One of the most disastrous prejudices upon the part of parents is that in favor of what are called "the learned professions." To make a lawyer, a physician, or a minister of one's son is held to be the highest ambition on the part of large numbers of otherwise intelligent fathers and mothers. The result of this kind of prejudice on the part of so many parents is that the so-called learned professions are over-crowded—and overcrowded with men and women unfitted for their tasks, both by natural inheritance and by education and training. There follows mediocre Work, poor service, low pay, poverty, disease, and misery.

FAMILY TRADITIONS

There are traditions in some families which carry their curse along with them down through the generations. There are families of preachers, families of soldiers, families of lawyers, families of physicians, families of teachers. Many a young man who would have otherwise been a success in the world has toiled along at a poor, dying rate, trying to live up to the family tradition and make a success of himself as a

teacher, or lawyer, when he ought to have been a mechanic, an actor, or a banker.

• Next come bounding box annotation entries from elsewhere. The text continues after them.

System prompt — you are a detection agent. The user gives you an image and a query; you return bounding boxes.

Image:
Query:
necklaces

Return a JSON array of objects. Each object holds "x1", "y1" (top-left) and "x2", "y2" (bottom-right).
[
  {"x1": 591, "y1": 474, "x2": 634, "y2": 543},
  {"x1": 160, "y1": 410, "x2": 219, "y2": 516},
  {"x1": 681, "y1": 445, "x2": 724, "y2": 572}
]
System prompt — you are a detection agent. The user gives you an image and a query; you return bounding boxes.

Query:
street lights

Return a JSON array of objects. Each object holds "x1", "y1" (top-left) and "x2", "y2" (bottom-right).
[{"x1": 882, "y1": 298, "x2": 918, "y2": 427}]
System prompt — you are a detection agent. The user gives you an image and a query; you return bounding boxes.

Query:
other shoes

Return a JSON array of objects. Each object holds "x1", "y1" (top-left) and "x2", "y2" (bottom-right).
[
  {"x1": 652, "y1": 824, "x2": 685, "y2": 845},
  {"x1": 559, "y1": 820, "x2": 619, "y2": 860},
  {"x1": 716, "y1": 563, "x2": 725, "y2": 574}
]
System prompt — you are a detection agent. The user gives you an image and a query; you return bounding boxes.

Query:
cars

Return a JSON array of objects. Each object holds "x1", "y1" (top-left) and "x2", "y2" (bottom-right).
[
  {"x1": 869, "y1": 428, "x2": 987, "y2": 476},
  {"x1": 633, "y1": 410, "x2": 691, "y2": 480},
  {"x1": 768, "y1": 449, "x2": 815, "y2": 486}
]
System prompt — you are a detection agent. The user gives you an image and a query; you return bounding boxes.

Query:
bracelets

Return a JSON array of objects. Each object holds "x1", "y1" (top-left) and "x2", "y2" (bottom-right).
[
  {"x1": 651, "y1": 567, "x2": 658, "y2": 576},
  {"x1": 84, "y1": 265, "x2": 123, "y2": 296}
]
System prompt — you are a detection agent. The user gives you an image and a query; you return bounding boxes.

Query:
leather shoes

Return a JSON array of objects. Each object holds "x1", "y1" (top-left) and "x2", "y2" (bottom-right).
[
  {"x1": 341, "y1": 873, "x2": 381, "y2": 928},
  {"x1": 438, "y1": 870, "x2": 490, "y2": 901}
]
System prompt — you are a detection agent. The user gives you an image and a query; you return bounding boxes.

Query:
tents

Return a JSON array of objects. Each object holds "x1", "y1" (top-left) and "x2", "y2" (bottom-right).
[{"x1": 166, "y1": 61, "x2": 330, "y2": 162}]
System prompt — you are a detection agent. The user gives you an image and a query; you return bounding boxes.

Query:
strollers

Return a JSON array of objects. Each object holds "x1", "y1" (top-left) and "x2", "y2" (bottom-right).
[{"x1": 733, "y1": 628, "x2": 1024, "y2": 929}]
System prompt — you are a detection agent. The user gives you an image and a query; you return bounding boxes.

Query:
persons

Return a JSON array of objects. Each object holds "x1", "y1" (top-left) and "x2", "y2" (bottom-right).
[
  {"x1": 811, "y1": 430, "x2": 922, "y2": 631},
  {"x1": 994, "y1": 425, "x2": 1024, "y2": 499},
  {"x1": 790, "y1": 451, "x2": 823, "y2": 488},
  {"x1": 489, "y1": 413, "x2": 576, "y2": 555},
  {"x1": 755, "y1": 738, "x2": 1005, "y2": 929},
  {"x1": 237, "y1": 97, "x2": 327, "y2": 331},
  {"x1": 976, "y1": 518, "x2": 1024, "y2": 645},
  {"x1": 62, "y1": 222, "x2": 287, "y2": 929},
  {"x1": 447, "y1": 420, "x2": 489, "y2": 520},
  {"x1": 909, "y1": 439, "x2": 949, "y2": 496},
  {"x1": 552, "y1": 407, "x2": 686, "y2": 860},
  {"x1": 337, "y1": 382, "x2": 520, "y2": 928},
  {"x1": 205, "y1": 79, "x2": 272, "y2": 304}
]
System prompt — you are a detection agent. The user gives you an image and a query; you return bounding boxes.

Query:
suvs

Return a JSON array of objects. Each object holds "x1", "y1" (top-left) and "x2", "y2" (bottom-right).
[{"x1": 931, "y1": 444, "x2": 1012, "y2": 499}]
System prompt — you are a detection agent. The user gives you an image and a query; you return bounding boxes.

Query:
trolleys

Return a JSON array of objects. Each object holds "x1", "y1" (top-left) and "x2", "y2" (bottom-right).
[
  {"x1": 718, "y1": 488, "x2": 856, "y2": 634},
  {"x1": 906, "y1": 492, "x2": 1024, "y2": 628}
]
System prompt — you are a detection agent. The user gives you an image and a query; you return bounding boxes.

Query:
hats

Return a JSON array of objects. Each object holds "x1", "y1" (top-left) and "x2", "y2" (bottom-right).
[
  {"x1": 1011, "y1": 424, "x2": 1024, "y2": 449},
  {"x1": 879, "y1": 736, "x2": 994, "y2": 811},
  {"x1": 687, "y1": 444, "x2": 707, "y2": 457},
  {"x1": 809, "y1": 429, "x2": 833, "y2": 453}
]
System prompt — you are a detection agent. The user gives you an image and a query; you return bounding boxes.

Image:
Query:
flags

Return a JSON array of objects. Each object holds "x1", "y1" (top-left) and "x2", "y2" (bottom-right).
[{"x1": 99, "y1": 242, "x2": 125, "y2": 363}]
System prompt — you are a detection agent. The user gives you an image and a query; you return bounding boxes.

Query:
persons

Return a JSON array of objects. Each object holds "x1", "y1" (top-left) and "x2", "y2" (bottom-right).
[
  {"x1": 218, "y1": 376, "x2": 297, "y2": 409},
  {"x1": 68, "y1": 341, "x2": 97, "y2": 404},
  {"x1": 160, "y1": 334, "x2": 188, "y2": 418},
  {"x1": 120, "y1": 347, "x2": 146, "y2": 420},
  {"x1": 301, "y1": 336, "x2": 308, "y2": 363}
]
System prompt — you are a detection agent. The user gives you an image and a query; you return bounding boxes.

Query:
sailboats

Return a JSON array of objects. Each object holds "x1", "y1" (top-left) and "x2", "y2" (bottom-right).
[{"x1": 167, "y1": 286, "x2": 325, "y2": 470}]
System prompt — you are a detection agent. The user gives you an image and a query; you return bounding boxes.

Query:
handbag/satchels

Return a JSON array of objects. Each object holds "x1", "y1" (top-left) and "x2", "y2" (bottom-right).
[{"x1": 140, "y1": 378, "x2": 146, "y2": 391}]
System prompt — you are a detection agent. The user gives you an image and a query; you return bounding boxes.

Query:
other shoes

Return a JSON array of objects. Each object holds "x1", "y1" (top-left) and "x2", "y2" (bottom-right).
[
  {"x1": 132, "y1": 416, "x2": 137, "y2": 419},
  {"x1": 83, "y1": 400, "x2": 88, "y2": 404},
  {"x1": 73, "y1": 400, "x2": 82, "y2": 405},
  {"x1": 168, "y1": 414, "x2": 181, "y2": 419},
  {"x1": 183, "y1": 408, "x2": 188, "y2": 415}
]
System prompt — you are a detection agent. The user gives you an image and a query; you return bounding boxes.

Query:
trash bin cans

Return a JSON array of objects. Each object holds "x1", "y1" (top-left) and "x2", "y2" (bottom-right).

Another form of parental prejudice is a father's desire to have his son become a success in the vocation which he himself longed to enter, but could not. "My father is a successful business man," said a young man to us not long ago. "When he was a young man he wanted to enter law school and practice law, but because of lack of funds and because he had to support his widowed mother's family, he did not have the opportunity. All his life he has regretted that he was unable to realize his ambition. From my earliest years he has talked to me about becoming a great lawyer; he spent thousands of dollars in sending me through high school, college and law school; he has given me years of post-graduate work in law. I have now been trying to practice law for two years and have made a complete failure of it. Yet, so intense is his desire that I shall realize his ambition, that he is willing to finance me, in the hope that, eventually, I may be able to succeed in the practice of law. And yet I hate it. I hate it so that it seems to me I cannot drive myself ever to enter a law office for another day."

POOR JUDGMENT OF TEACHERS

When bad judgment and prejudice of parents do not interfere with a child's development and his selection of a vocation, he is often turned into wrong channels by the bad judgment of his teacher or teachers. It is natural for many teachers to try to influence their favorite pupils to enter the teaching profession in the same special branch to which the teachers themselves are attached. We once knew a professor of Latin who was an enthusiast on the subject. As the result of his influence, many of his students became teachers of Latin. Teachers, like parents, also frequently fail to see the indications of aptitude where it is very great.

Like parents, teachers also are oftentimes ignorant of the requirements of work. They are frequently narrow in their training and experience, and therefore do not understand much

about practical life, practical work, and practical requirements. Many teachers, even college professors, seem to be obsessed with the idea that a student who learns a subject easily will be successful in making a practical application of it. Not long ago a student in engineering in one of our most prominent universities came to us for consultation. He told us that his professors all agreed that he was well fitted to succeed as an engineer. He, however, had no liking for the profession and did not believe that he would either enjoy it or be successful in it. Our observations confirmed his opinions. It turned out that his instructors thought him qualified for engineering merely from the fact that he learned easily the theoretical principles underlying the practice.